Dataset section:

───

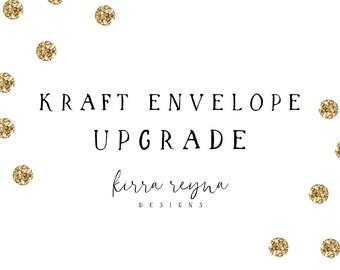 Kraft Envelope Upgrade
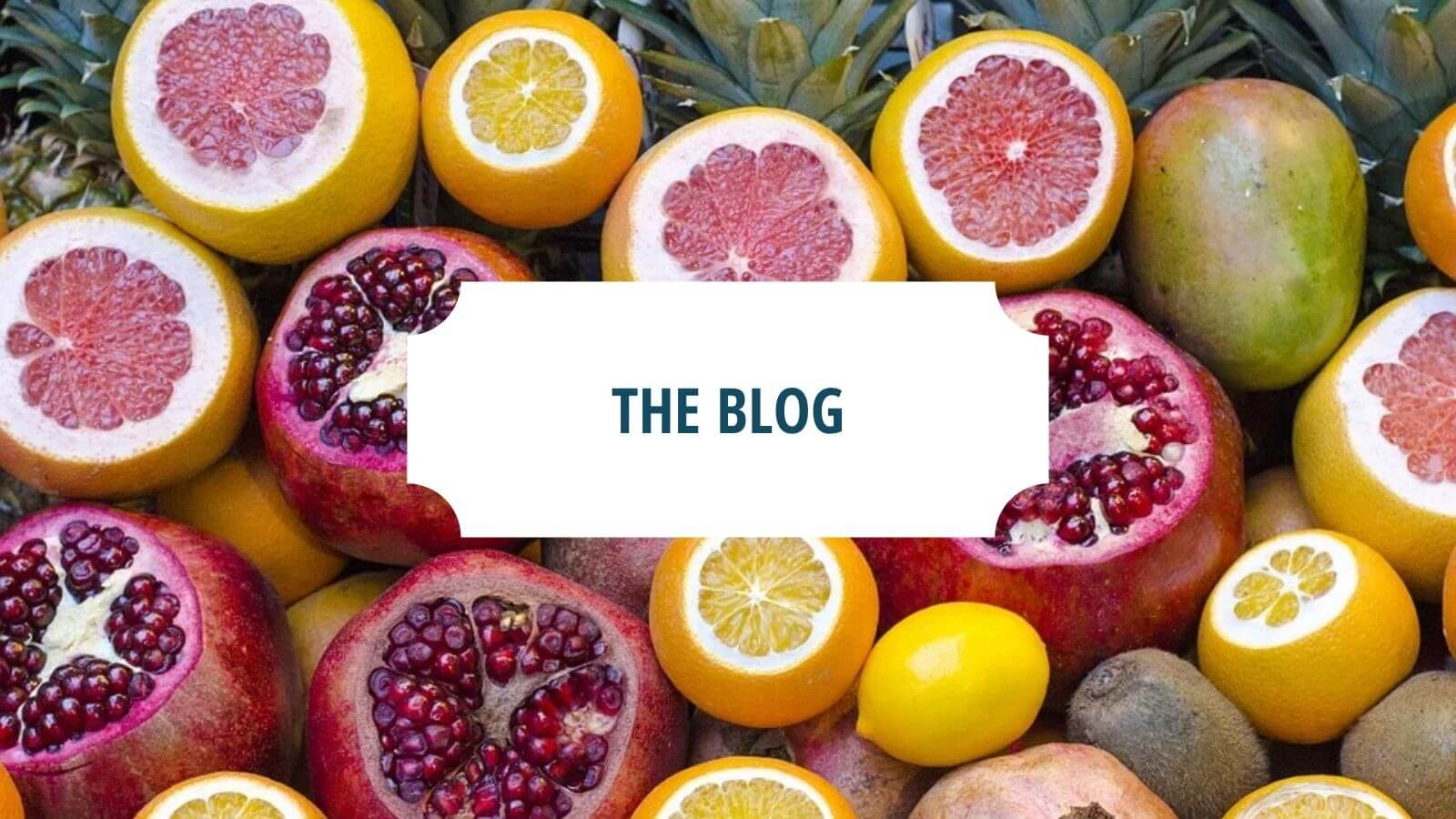 """fruit with words """"the blog"""" on a white background 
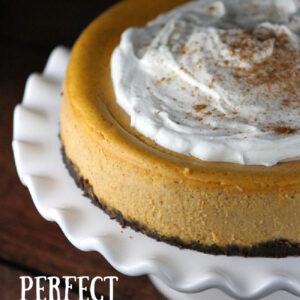 pumpkin cheesecake pinterest pin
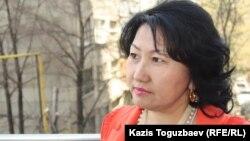 Айна Шорманбаева, президент НПО «Международная правовая инициатива». Алматы, 22 апреля 2014 года.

───

Instructions to follow: Return all the data exactly, and keep the pictures out.

Solution to the problem:
 Kraft Envelope Upgrade
 """fruit with words """"the blog"""" on a white background 
 pumpkin cheesecake pinterest pin
 Айна Шорманбаева, президент НПО «Международная правовая инициатива». Алматы, 22 апреля 2014 года.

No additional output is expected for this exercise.